Do these three big things, then—establish a reconstruction and development council (the NRDC), finance its projects through the Treasury (the Federal Financing Bank), and “spread the Fed”—and we’ll have all federal instrumentalities we need for continued national development. None of it requires new legislation, as nice as that would be. With these institutions, we could begin planning, and executing, massive strategic investment in new infrastructures and industries at once.


If some in the Biden administration remain scared of inflation, at least they will be asking the right question (will we inflate?) rather than the absurd question (how do we pay?)—to which everyone should know the answer (with money). But the administration needn’t worry. For inflation won’t happen from productive public investment.

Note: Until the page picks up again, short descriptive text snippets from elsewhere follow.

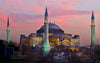 hagia sophia (istanbul)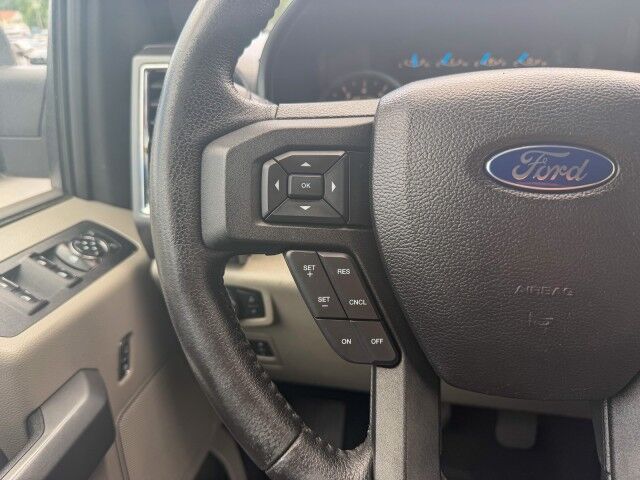 2015 Ford F-150 XLT Conover NC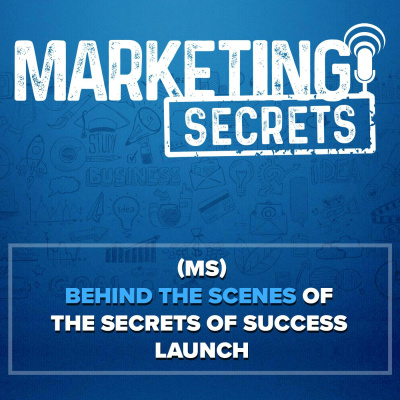 Marketing Secrets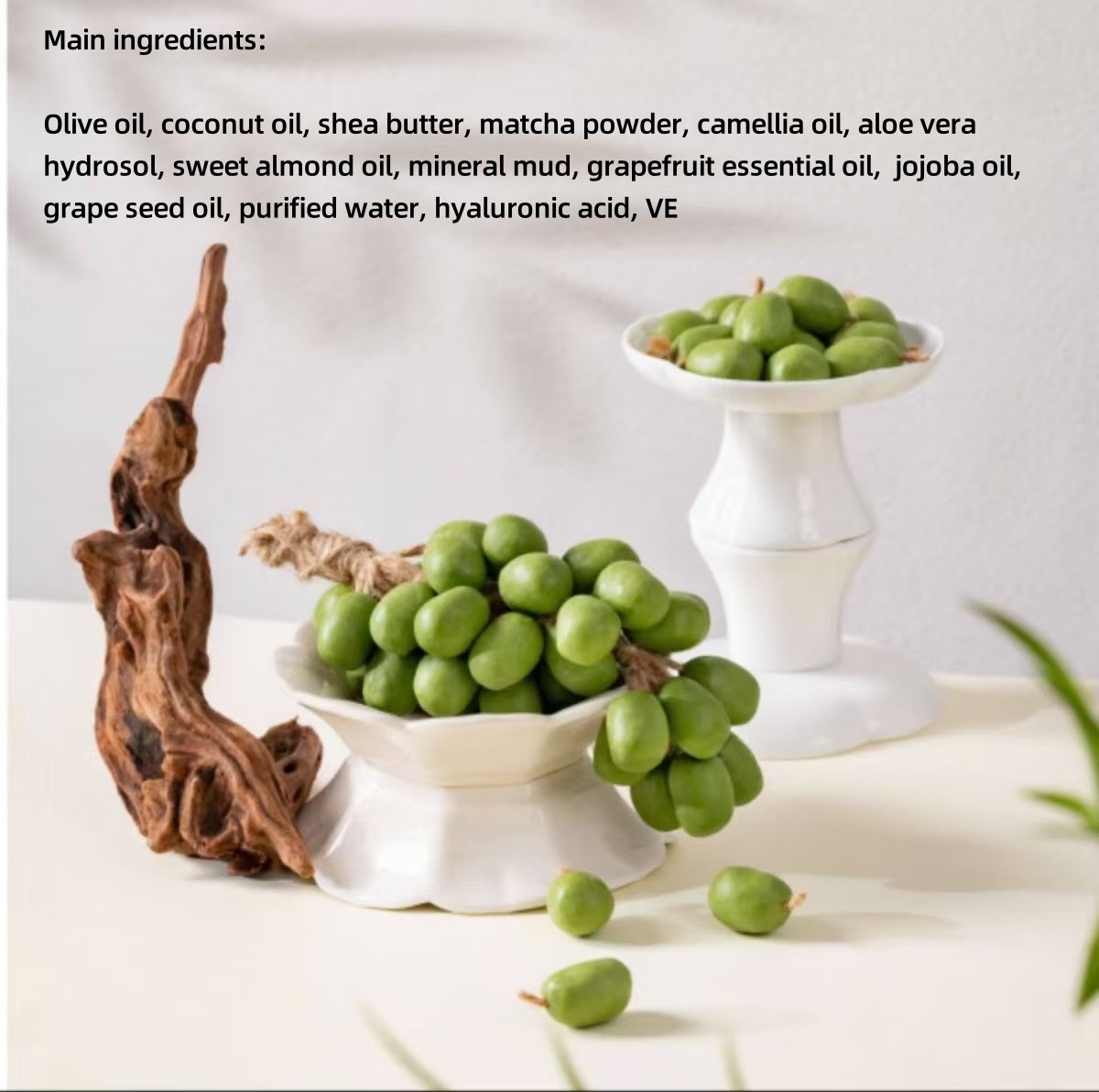 PureGrape – Seife, die wie frisches Obst aussieht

To invest (not merely “spend”) money is to spend it in counterinflationary ways: to produce what the money itself is then spent on. New spending creates new money. When we build a new aircraft carrier, the dollars are simply issued by the Fed to reserve banks that make payments to contractors for all the steel, the welders, and so forth. But the new money isn’t inflationary automatically: Everything depends on where it is spent. It won’t bid up prices on the same stock of goods and services—with too much money chasing too few goods—if it creates new goods and services in abundance.

And when we invest in new plant and equipment, for example, not to mention new industries, we are accomplishing just that: investing in our own productive capacity—our own ability to produce in abundance those goods that new money will be spent on. Create money for solar panel construction and installation, and we get far more solar panels and installations, which help absorb the very money invested, stabilizing or even reducing prices. This is why true public investment is often said to be “self-liquidating,” unlike tax cuts at the top of the wealth-distribution ladder.

It’s also important to remember that this country is still in its so-called Great Moderation where consumer price index inflation is concerned. There’s no reason to think that will change. Indeed the Fed has consistently come in under its 2 percent inflation target for 12 years now and is still (unsuccessfully) trying to get up there from below. Deflation, not inflation, in other words, remains our most pressing monetary problem. And if you check the exceedingly narrow market spread between ordinary Treasury prices and inflation-protected Treasury prices—a market measure of inflation expectations—you’ll see that the market sees no inflation worries ahead, either.

Finally, the Fed has ample tools—including new tools that Congress could give it—to end inflation easily should it ever, however improbably, emerge.

All that we need is the right degree of imagination and will—the will to build back better. Ending our pandemic is just the beginning. We’ll need far more public spending to repair our social compact, restore our republic, and begin to face up to our even bigger climate crisis.